INSTRUCTIONS FOR THE TASK:
Count the lines in the material below that contain the string "hall", and reply with that number alone.

DATA SECTION:
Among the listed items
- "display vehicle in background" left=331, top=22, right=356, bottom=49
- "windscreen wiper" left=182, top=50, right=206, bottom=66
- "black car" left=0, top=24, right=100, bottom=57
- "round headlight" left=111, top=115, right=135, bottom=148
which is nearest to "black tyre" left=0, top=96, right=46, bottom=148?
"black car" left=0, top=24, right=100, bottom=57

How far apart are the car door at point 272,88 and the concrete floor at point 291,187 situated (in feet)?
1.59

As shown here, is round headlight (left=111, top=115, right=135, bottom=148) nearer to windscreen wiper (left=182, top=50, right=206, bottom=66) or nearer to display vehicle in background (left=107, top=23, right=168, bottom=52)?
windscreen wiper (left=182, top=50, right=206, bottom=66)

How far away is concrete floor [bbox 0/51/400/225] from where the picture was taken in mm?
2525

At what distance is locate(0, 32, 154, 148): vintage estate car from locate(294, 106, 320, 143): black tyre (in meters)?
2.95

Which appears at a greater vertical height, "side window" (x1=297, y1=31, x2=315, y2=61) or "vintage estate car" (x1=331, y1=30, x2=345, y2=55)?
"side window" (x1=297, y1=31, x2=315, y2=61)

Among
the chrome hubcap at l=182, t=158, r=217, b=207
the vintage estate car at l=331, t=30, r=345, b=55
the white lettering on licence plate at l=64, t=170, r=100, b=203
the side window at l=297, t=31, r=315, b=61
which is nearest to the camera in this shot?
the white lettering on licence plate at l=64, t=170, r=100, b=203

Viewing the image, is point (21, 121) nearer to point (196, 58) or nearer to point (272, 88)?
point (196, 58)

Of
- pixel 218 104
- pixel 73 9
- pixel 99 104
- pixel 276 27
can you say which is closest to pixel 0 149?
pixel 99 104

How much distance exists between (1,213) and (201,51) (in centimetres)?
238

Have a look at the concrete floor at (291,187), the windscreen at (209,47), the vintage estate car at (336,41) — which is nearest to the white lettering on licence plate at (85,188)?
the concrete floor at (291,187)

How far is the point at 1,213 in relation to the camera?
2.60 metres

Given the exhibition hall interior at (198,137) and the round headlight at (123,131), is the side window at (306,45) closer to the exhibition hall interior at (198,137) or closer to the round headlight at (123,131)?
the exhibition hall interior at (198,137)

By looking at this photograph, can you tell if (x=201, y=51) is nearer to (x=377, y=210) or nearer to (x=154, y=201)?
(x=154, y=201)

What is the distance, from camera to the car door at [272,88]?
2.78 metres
...
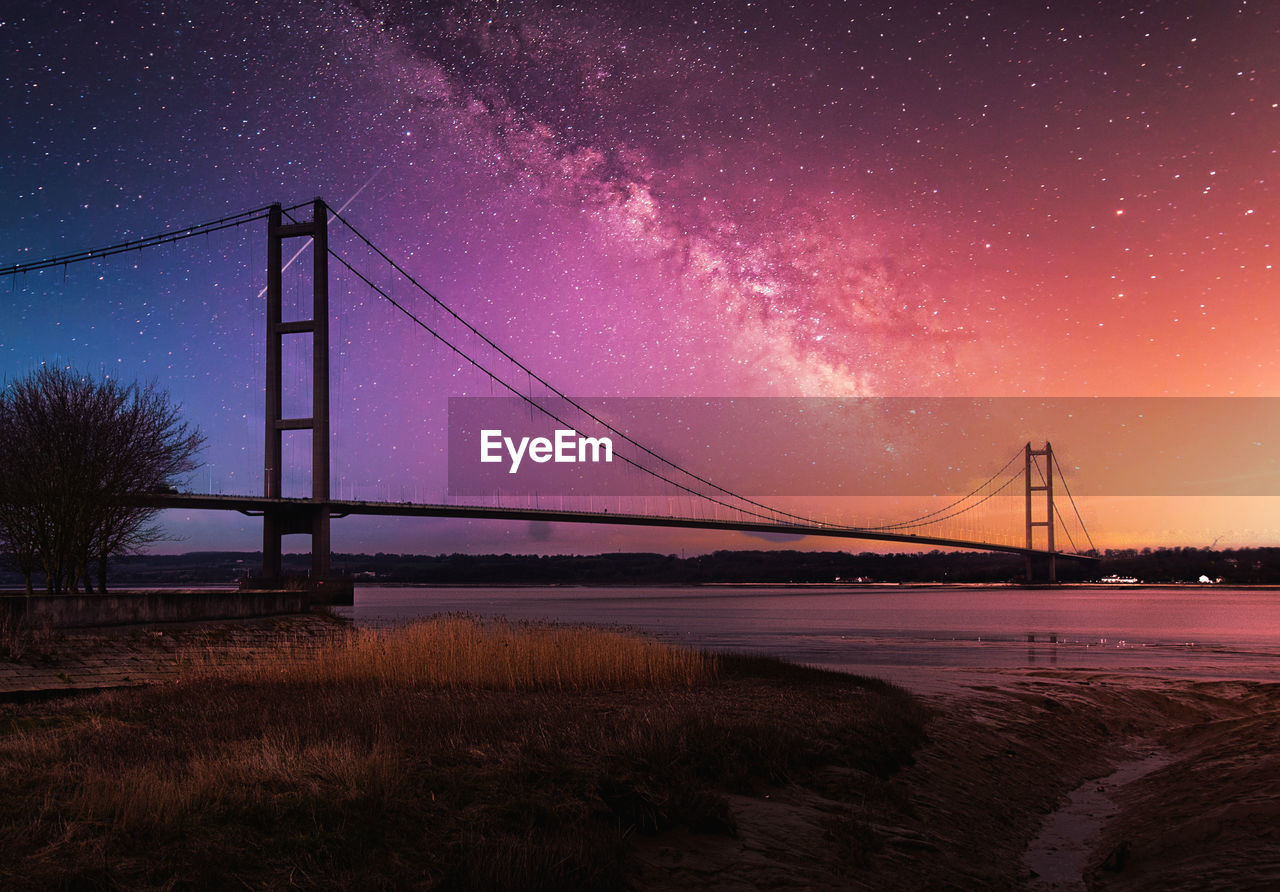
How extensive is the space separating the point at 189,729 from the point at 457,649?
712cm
==
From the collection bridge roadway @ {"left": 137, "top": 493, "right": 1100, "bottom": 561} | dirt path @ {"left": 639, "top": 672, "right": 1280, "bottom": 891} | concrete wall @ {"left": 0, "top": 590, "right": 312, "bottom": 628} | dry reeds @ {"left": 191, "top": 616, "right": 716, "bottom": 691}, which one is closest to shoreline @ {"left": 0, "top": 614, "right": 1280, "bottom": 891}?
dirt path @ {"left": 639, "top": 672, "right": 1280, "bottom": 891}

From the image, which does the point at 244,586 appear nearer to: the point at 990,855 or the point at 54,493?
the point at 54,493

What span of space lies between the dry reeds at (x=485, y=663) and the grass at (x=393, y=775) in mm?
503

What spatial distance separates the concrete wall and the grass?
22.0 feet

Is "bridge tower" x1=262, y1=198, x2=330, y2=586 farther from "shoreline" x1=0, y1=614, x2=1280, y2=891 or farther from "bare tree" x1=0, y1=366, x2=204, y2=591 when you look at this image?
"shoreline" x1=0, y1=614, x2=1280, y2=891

TASK RESULT:
2